_Exercise directions_
Quote the data word for word, starting at the line that contains "Which one is closest" and ending at the final line of the data.
[start of Entries provided]
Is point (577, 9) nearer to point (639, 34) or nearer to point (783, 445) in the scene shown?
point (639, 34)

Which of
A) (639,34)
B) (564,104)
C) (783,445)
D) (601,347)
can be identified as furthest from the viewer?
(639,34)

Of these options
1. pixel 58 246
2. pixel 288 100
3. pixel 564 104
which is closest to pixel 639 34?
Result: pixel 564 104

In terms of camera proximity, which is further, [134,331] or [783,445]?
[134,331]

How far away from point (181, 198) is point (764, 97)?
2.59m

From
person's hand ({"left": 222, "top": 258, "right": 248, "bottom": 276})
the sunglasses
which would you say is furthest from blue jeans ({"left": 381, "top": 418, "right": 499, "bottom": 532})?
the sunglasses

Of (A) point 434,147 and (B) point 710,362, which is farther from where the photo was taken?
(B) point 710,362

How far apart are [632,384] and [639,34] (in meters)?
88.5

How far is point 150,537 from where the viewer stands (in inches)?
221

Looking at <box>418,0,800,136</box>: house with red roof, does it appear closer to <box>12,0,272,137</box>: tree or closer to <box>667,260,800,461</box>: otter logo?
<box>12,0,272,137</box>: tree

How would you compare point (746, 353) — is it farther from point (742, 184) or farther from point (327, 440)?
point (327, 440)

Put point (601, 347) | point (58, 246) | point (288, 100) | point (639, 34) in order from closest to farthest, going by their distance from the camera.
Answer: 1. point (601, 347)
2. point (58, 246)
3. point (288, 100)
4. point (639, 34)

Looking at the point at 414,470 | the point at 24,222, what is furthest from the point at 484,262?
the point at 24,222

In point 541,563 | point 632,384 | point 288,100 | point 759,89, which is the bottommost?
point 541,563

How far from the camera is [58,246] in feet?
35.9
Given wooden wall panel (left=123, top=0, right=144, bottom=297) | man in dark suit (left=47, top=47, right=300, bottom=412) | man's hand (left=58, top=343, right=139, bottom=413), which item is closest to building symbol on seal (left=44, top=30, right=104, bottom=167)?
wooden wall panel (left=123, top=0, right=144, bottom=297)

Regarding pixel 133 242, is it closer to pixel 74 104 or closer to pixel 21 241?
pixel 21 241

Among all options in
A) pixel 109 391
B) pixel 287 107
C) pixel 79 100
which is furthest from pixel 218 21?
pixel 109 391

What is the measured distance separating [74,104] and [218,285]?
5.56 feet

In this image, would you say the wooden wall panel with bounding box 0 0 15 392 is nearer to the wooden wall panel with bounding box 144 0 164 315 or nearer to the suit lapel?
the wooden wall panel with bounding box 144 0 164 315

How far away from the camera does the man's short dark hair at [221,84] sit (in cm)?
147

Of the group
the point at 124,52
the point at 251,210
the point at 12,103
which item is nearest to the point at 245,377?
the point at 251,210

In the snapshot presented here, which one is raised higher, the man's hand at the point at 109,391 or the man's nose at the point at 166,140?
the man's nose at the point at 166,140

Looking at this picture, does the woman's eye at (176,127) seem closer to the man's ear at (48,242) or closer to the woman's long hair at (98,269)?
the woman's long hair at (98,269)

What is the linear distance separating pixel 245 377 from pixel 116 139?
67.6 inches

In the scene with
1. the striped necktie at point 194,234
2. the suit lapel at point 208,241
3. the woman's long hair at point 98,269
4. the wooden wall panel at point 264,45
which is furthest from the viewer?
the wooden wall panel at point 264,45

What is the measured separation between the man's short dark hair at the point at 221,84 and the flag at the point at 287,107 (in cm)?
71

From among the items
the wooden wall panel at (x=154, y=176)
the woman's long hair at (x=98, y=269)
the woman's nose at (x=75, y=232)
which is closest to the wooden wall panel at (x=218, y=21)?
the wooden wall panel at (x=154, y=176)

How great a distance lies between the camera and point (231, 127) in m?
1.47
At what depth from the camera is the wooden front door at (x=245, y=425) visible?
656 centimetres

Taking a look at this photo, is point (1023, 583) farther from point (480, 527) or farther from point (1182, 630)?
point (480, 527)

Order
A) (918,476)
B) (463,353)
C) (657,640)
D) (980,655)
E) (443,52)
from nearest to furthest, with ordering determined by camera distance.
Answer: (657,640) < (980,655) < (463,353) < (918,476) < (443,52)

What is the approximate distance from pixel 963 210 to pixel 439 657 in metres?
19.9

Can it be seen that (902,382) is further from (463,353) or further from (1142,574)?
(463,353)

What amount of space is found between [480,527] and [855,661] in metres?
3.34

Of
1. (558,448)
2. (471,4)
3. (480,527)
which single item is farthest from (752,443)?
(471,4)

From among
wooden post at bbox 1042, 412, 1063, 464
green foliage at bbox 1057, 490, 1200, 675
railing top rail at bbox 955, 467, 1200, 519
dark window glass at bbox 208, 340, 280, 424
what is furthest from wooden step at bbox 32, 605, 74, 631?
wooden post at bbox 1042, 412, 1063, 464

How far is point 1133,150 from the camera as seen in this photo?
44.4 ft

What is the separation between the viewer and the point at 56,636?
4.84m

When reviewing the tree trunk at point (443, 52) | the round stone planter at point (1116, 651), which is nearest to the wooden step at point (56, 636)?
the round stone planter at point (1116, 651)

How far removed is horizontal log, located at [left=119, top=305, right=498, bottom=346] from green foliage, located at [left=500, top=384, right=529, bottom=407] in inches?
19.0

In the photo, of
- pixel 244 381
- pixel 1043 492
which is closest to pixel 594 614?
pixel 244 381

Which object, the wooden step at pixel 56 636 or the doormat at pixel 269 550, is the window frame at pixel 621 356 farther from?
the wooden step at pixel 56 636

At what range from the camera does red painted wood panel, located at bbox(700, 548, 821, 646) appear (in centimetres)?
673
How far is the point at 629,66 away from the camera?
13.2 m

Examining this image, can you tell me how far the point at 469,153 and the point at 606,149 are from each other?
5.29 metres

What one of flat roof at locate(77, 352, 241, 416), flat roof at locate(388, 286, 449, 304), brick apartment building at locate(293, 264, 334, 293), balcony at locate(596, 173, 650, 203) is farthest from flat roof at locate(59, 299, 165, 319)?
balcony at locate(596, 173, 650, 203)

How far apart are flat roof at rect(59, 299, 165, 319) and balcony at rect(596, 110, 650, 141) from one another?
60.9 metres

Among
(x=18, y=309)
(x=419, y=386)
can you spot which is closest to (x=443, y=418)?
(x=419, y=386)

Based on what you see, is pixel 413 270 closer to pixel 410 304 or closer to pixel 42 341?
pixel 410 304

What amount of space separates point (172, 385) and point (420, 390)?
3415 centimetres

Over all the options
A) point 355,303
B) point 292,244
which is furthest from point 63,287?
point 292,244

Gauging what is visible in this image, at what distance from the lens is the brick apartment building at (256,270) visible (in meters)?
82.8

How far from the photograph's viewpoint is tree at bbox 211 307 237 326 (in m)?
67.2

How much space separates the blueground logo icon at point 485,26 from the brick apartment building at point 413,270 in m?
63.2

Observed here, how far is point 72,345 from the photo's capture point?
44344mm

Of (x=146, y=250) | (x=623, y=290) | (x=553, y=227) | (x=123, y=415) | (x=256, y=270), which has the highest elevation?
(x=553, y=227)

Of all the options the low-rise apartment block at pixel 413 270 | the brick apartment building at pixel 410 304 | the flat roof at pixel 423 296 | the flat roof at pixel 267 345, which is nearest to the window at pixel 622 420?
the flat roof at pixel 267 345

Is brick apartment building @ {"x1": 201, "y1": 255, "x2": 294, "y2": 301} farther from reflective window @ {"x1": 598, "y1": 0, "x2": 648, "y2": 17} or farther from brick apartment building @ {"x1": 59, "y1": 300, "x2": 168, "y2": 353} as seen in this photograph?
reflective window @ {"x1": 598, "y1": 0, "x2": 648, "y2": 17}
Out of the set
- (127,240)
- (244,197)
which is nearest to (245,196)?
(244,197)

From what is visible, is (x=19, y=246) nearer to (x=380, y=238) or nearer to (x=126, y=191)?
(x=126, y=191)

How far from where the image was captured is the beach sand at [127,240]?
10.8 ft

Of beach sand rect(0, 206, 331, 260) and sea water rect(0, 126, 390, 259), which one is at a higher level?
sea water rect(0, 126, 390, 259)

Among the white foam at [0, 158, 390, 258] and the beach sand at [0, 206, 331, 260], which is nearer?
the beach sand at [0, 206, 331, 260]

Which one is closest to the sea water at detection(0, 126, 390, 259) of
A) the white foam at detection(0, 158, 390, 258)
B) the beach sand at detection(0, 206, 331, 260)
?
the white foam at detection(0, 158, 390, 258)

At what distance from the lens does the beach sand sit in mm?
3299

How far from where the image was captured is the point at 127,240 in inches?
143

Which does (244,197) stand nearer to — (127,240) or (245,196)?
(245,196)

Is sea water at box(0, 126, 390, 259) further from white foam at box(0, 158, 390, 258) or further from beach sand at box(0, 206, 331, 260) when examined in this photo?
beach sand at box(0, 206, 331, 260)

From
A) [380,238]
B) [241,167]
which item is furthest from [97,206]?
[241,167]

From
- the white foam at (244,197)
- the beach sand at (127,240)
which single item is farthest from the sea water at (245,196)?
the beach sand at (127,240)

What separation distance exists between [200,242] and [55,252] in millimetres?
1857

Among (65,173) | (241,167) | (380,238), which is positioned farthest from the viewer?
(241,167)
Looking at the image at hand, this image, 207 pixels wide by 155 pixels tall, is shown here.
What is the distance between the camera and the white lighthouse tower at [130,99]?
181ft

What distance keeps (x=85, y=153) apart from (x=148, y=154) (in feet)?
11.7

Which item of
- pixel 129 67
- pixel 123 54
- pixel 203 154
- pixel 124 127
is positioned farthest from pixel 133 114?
[end of Entries provided]
_Response to this exercise_
Which one is closest to the sea water at detection(0, 126, 390, 259) of
A) the white foam at detection(0, 158, 390, 258)
B) the beach sand at detection(0, 206, 331, 260)
?
the white foam at detection(0, 158, 390, 258)

At what distance from the lens does the beach sand sit in mm?
3299

How far from where the image was captured is the point at 127,240 in inches?
143

Which does (244,197) stand nearer to — (127,240) or (245,196)?
(245,196)

Is sea water at box(0, 126, 390, 259) further from white foam at box(0, 158, 390, 258) or further from beach sand at box(0, 206, 331, 260) when examined in this photo?
beach sand at box(0, 206, 331, 260)

From
A) [380,238]
B) [241,167]
which item is furthest from [97,206]?
[241,167]

From
- the white foam at (244,197)
- the beach sand at (127,240)
which single item is farthest from the sea water at (245,196)?
the beach sand at (127,240)

What separation distance exists between [200,242] and [55,252] in millimetres?
1857

Among (65,173) | (241,167) | (380,238), which is positioned farthest from the viewer?
(241,167)
Looking at the image at hand, this image, 207 pixels wide by 155 pixels tall, is shown here.
What is the distance between the camera and the white lighthouse tower at [130,99]?
181ft

What distance keeps (x=85, y=153) apart from (x=148, y=154) (in feet)?
11.7

Which item of
- pixel 129 67
- pixel 123 54
- pixel 203 154
- pixel 124 127
is positioned farthest from pixel 133 114?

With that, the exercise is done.